1
2

I am currently looking into using NLP based features to build a machine learning classifier for a problem at hand.

I have a collection of 12,000 text documents where each document is labelled into two classes: X and Y. I would like to build an ML classifier to distinguish between these two classes. I would like to in particular use NLP bases features for the ML classifier. Initially, I would like to explore POS tags and grammatical relations(also known as typed dependencies) as features. The text documents are noisy viz. the language is informal (SMS, chat style communication).

Firstly, taking into account that POS Taggers and Typed Dependency Parsers are trained on formal language would it make sense (since my data is noisy) to rely on them to use them as features for my ML classifier?

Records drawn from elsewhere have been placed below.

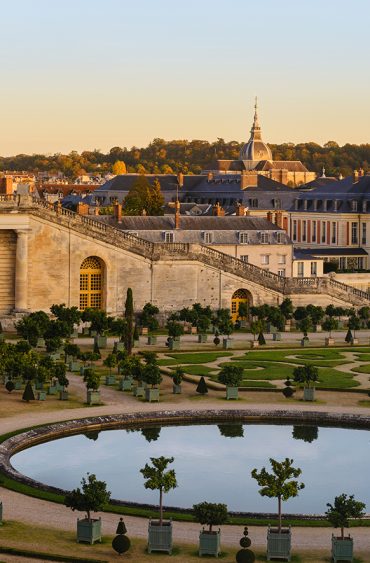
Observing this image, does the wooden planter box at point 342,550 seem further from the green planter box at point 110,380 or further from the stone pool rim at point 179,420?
the green planter box at point 110,380

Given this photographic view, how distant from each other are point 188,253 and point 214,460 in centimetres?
4388

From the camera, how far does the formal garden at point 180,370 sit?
39250 millimetres

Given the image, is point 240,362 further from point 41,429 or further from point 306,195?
point 306,195

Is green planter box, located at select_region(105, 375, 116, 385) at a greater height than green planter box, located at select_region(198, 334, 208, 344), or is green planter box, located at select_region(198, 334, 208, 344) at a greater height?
green planter box, located at select_region(198, 334, 208, 344)

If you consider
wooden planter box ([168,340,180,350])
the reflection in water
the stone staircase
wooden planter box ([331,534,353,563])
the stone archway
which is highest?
the stone staircase

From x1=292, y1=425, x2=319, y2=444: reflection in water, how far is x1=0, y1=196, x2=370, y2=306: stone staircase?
36.7 meters

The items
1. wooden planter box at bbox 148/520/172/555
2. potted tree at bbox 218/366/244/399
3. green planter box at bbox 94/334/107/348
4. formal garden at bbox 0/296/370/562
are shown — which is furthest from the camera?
green planter box at bbox 94/334/107/348

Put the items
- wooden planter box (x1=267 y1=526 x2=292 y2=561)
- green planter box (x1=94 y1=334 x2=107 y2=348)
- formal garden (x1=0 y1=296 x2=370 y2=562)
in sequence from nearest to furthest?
wooden planter box (x1=267 y1=526 x2=292 y2=561)
formal garden (x1=0 y1=296 x2=370 y2=562)
green planter box (x1=94 y1=334 x2=107 y2=348)

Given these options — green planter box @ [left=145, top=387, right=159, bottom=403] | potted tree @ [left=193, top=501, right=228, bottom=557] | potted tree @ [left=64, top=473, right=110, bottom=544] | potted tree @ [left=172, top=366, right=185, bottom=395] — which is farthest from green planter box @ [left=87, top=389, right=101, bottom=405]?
potted tree @ [left=193, top=501, right=228, bottom=557]

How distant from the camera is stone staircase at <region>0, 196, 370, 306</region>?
300 feet

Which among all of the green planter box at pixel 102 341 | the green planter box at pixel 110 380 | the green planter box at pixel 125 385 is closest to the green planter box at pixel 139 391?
the green planter box at pixel 125 385

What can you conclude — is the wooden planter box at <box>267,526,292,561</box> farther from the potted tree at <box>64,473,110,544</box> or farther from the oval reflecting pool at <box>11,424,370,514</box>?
the oval reflecting pool at <box>11,424,370,514</box>

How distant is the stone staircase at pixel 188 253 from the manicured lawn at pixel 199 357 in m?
17.5

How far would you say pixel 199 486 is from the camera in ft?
154
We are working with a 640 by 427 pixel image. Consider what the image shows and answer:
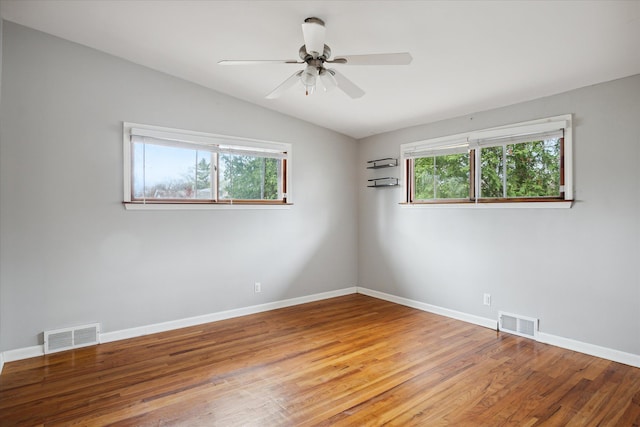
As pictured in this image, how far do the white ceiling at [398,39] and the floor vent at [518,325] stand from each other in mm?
2177

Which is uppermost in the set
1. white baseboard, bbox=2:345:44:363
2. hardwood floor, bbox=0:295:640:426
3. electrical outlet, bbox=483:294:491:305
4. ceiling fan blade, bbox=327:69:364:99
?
ceiling fan blade, bbox=327:69:364:99

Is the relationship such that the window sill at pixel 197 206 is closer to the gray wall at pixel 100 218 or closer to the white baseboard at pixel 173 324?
the gray wall at pixel 100 218

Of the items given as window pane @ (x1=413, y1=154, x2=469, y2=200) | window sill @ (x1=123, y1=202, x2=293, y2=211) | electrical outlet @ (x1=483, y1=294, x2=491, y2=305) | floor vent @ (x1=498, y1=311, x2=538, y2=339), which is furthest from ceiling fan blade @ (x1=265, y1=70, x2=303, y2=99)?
floor vent @ (x1=498, y1=311, x2=538, y2=339)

Secondly, assuming I can rely on these tools (this is a more generic question) is there way I can extract the statistically(or other pre-defined parameter) significant POS Tag sequence(s) OR Grammatical Relation/ Typed Dependency sequence(s) from each of the individual classes? Something like a list of Longest Common Subsequence(s) ranked by their order of statistical (or other predefined parameter) significance. I came across Tree Kernels (in addition to String Kernels) as an alternative to LCS.

Your thoughts/opinions on the same ?

PS: Kindly pardon me if my questions sound amateurish.

asked Sep 20 '10 at 06:47

mcenley's gravatar image

mcenley
356243436


4 Answers:

If your classifier is any good (that is, robust) it should be able to deal with feature noise, which is what essentially happens when you try to run NLP tools on informal data. Of course, they might be too noisy and/or irrelevant for your problem, so try many variations of incorporating them.

About your second question, if your classifier is any good (here I mean regularized) it should be able to separate relevant from irrelevant POS n-grams by itself (that is, define a feature for each POS tag n-gram in each document, and let the classifier figure out which are relevant). About the dependency relations, they are harder to incorporate in a classifier. String kernels extend the idea of POS n-grams to arbitrary length, but I'm not a fan of using strict kernel-based methods for this sort of problem since (a) you need to store n² kernel values before starting the optimization (or be ready to compute them over and over again), and this does not sound like a good idea with 12k documents, and (b) it gets hard to mix and match lots of different kernels with hand-crafted features, which is the dominant way to make progress in NLP. For dependency data I'm not sure what is the standard way to use them as features, but you could try using features for subtrees of fixed size (the tree equivalent to ngrams), either considering or ignoring word identity.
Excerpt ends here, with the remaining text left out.